Data records Block Start

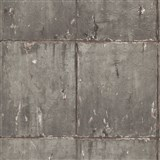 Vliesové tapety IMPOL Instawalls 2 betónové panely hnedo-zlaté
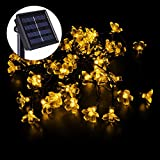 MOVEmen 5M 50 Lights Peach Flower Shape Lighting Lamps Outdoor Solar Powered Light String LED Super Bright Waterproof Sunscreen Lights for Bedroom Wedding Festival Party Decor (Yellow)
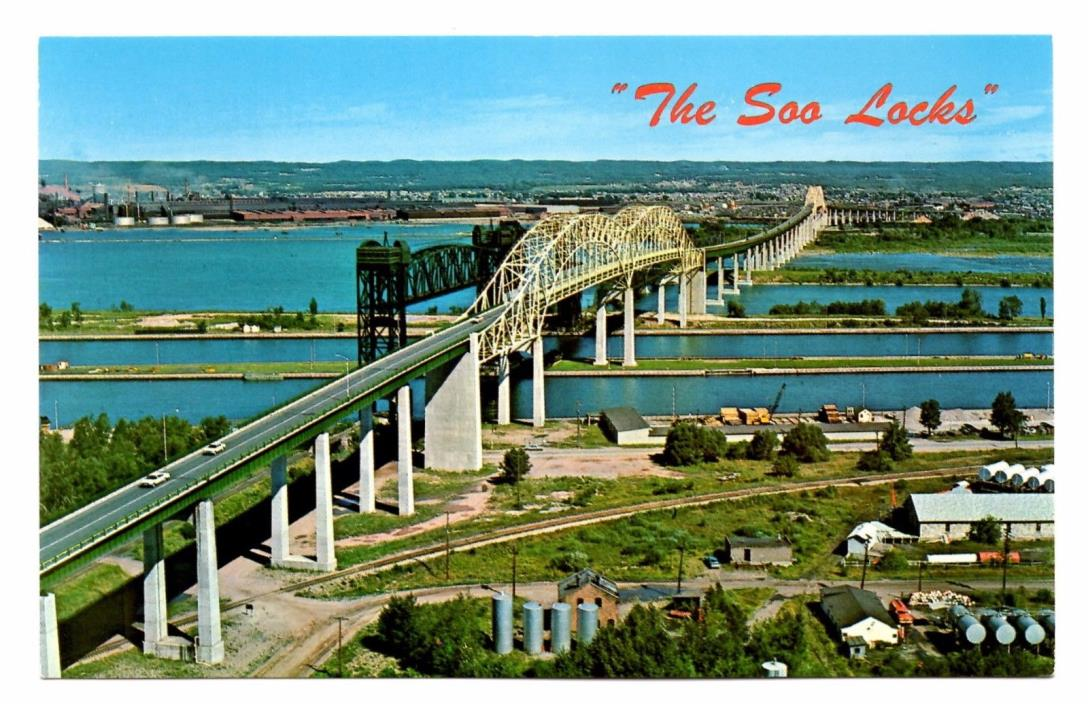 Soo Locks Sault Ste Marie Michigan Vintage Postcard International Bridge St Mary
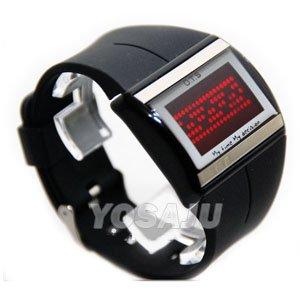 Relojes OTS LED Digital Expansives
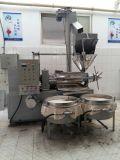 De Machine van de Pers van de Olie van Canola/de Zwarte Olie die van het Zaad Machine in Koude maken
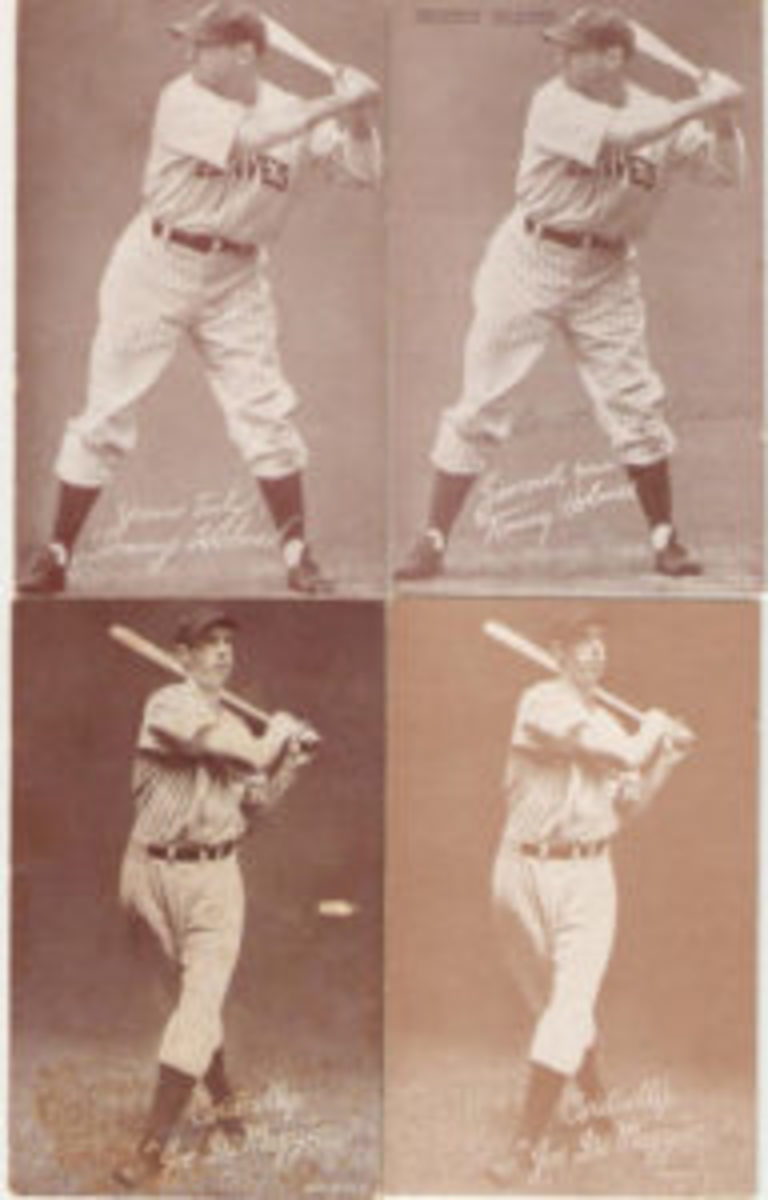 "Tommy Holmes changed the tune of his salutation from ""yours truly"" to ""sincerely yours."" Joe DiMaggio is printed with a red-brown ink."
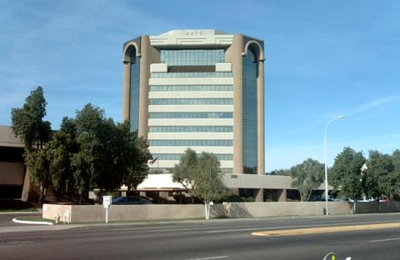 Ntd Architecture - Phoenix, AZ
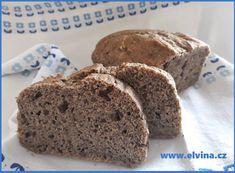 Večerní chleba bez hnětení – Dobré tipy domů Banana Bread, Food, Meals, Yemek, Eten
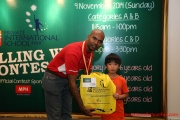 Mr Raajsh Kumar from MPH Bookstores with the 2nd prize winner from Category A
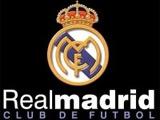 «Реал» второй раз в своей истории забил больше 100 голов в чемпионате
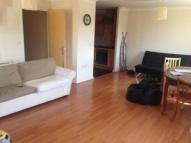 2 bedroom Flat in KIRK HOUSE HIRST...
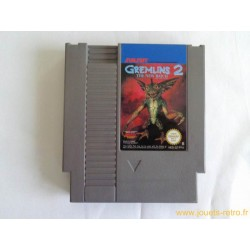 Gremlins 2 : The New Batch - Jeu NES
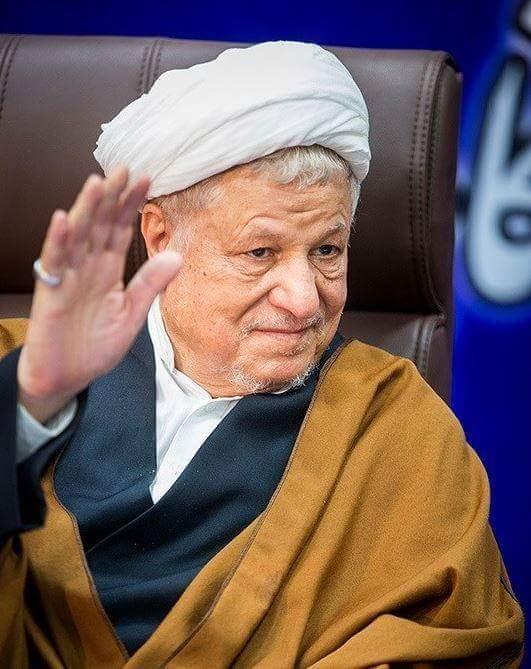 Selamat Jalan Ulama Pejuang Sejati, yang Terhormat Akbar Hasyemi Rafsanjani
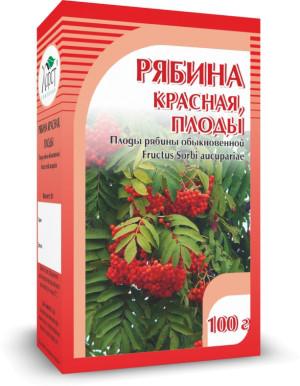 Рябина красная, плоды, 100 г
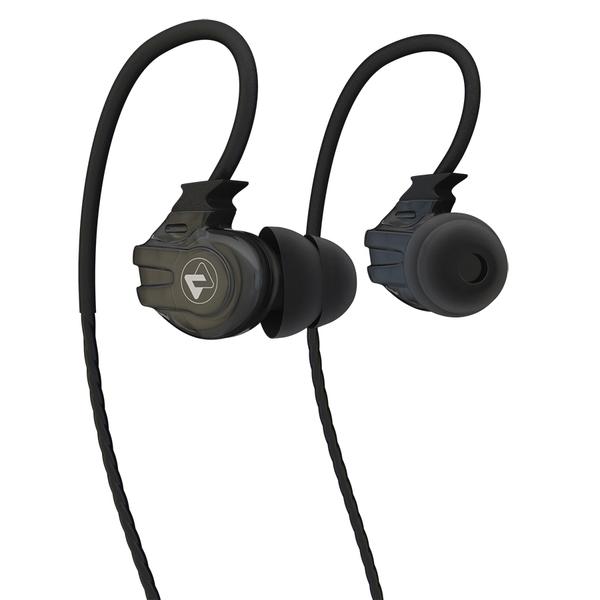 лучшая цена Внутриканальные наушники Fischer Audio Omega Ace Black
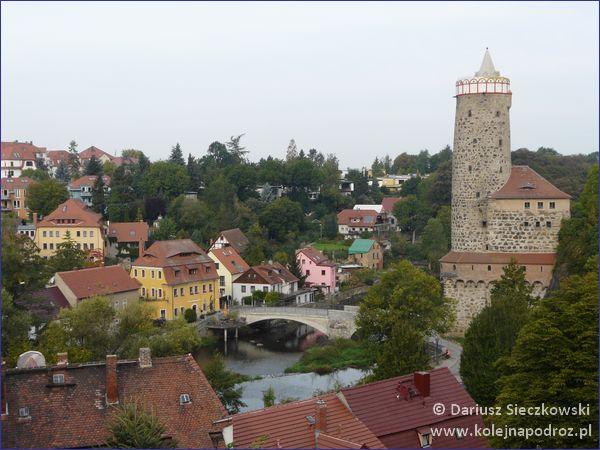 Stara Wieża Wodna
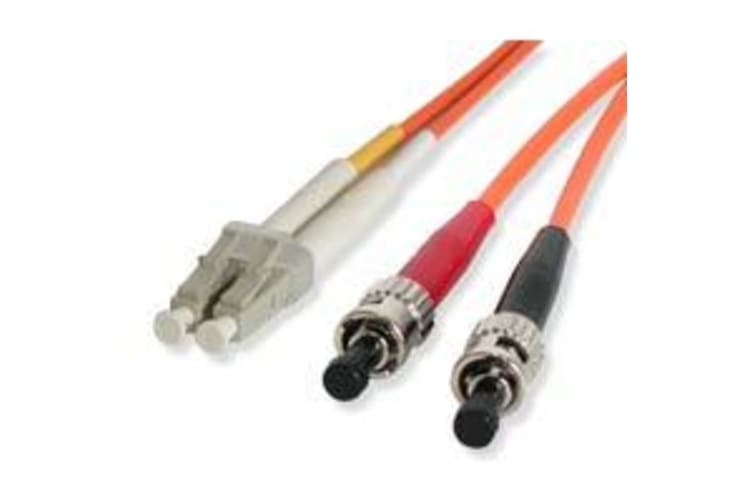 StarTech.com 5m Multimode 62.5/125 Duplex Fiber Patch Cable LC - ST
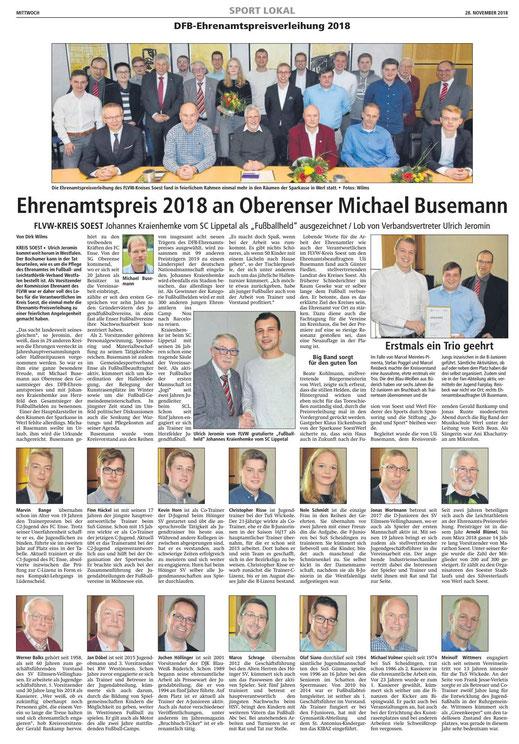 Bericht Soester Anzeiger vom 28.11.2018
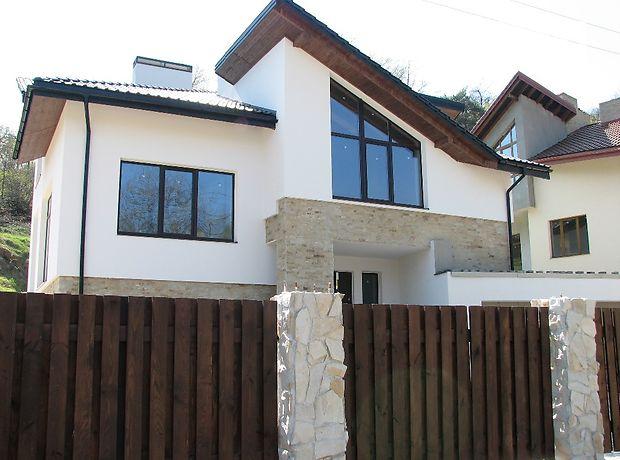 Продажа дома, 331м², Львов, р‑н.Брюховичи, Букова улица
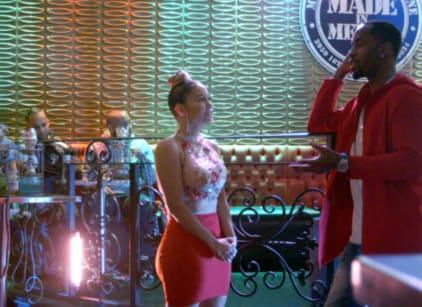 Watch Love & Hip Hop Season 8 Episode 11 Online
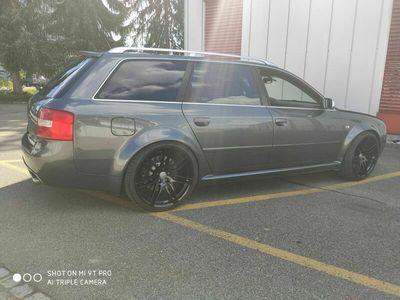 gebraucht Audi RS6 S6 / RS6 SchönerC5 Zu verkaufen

Data records Block End

Without any pictures, reproduce exactly the lines from the line that contains "Продажа дома, 331м², Львов, р‑н.Брюховичи, Букова" to the end of the entries above, both ends included.

 Продажа дома, 331м², Львов, р‑н.Брюховичи, Букова улица
 Watch Love & Hip Hop Season 8 Episode 11 Online
 gebraucht Audi RS6 S6 / RS6 SchönerC5 Zu verkaufen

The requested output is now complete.